— start Records for this exercise —
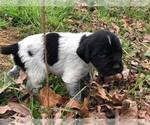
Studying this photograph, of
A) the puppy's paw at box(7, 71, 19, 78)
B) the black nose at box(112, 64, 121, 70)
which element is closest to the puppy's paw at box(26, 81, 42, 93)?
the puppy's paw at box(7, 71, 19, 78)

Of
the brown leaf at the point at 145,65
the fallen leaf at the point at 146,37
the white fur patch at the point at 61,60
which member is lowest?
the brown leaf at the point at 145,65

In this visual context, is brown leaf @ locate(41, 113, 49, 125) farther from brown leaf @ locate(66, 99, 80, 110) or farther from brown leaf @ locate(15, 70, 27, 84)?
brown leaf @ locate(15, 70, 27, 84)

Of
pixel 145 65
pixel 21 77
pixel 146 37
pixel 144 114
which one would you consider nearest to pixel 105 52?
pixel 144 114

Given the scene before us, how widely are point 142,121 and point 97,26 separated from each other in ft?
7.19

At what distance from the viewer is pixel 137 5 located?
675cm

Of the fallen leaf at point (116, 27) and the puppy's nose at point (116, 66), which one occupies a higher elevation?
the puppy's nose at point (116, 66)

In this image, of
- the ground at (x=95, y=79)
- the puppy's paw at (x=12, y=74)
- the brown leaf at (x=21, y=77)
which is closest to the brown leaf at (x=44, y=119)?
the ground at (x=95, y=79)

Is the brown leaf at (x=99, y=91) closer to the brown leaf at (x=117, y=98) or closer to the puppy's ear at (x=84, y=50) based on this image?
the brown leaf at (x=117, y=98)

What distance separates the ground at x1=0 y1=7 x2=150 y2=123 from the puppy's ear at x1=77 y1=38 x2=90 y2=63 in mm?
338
— end Records for this exercise —
— start Records for this exercise —
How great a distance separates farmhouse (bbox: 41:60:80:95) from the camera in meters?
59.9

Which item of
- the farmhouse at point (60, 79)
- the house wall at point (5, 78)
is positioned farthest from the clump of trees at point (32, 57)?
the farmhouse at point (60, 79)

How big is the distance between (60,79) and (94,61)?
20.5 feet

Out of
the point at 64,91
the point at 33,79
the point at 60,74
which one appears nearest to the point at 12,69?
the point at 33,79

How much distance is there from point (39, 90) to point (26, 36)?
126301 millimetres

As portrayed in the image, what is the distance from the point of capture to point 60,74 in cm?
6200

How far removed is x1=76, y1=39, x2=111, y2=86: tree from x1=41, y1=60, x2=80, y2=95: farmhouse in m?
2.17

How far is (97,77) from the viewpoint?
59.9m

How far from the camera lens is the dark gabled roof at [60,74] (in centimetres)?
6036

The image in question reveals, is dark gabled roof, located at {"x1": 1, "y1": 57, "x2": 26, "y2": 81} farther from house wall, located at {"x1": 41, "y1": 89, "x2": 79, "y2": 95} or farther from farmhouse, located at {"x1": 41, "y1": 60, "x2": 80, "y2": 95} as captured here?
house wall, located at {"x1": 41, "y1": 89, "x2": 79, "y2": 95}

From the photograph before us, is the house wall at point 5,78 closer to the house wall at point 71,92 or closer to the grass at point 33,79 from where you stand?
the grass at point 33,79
— end Records for this exercise —
Objective:
Count the lines in the items above that contain the string "photograph", and reply with the number alone.

Solution for this exercise:
2